The elder repeated the aforementioned universal gesture, flashing me a lascivious grin. Even though I didn’t want any more lead in my pencil, I figured I’d be offending my hosts if I refused to eat the bat’s penis. Also, every traveller’s mantra is (or should be): Eat what your hosts eat, and then you’ll understand them a lot better.
So, with a quick flick of my knife, I sliced off the bat’s organ of generation, popped it in my mouth, chewed and then swallowed what tasted like a piece of leather soaked in Angostura bitters. No, I’m being overly kind. The organ in question tasted like a concentrate of uric acid wrapped in old tyre tread.
The feast went on, but I didn’t feel like approaching any of the scantily clad women seated around me for a postprandial liaison. The bat’s pièce de résistance, so to speak, had no more effect on me than if I had eaten a bowl of vanilla yoghurt.
A few hours later, the feast was over. As I was heading back to my tent, a teenage boy with a buzz cut approached me. ‘That was gross,’ he said.
‘What was gross?’ I asked him.
‘Eating your
fanihi
’s penis,’ he observed. His face was contorted into a grimace.
‘But I thought it was the custom around here.’

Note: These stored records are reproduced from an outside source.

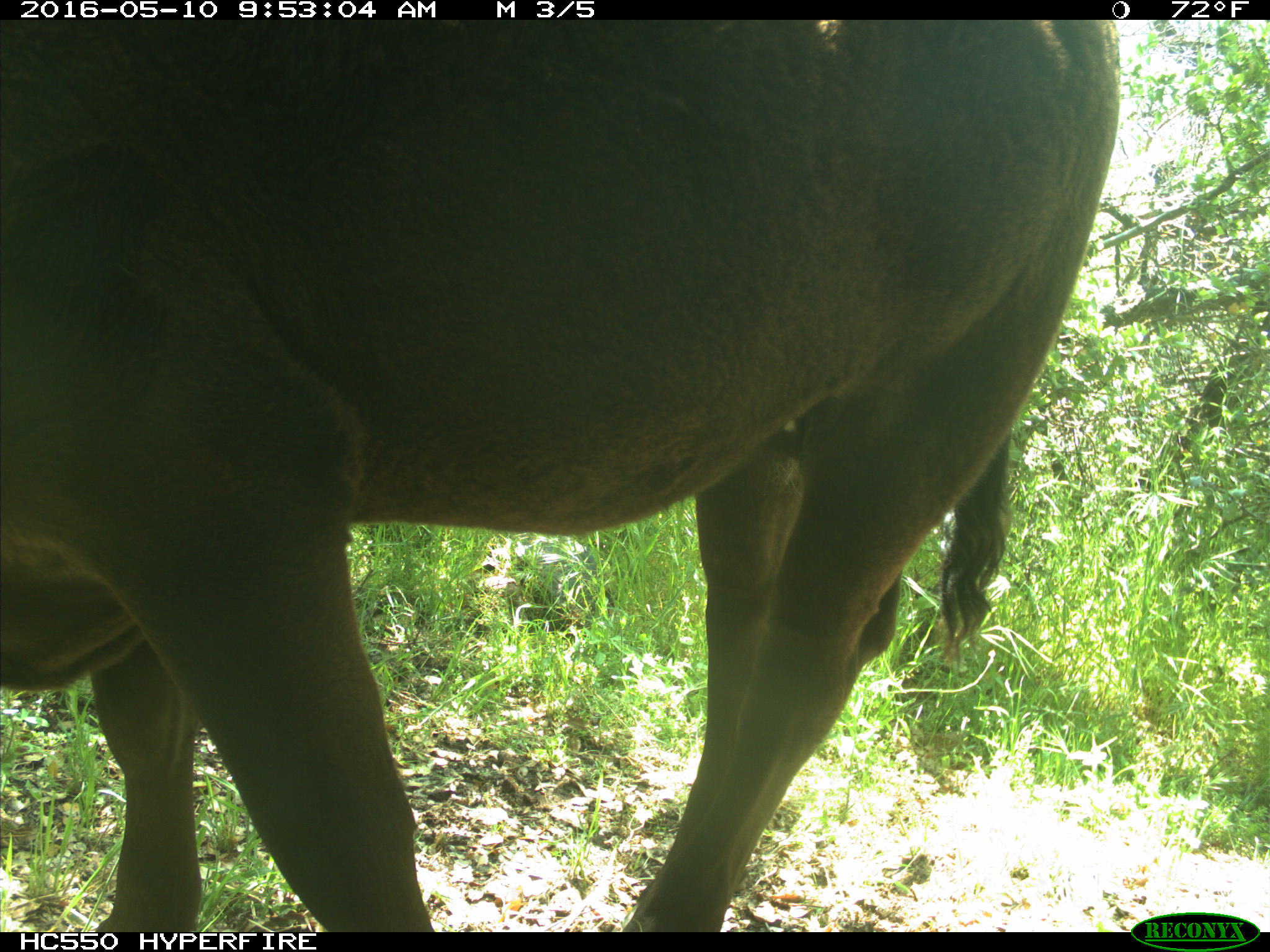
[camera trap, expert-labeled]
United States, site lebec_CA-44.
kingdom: Animalia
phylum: Chordata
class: Mammalia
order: Artiodactyla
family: Bovidae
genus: Bos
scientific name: Bos taurus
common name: domestic cow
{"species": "Bos taurus (domestic cow)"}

‘Maybe long ago, but not any more. Well, a few old guys might still do it, but they’d get better results if they just watched a porn video.’
Only connect,
said English novelist E. M. Forster. At least I’d connected with one person, the wizened elder, and validated a
time-honoured tradition in his eyes. Unless, of course, that elder had been pulling my leg. Might he have made a bet with his friends that he could convince the gullible American to eat a fruit bat’s penis? It didn’t seem altogether out of the question …
That night I hardly slept a wink. There seemed to be something trapped in my stomach. Something that desperately wanted out. Around 3am, I got up, staggered out of my tent, and liberated it, whereupon I imagined a furry creature suddenly rising from the ground and fluttering off into the night on big dark wings.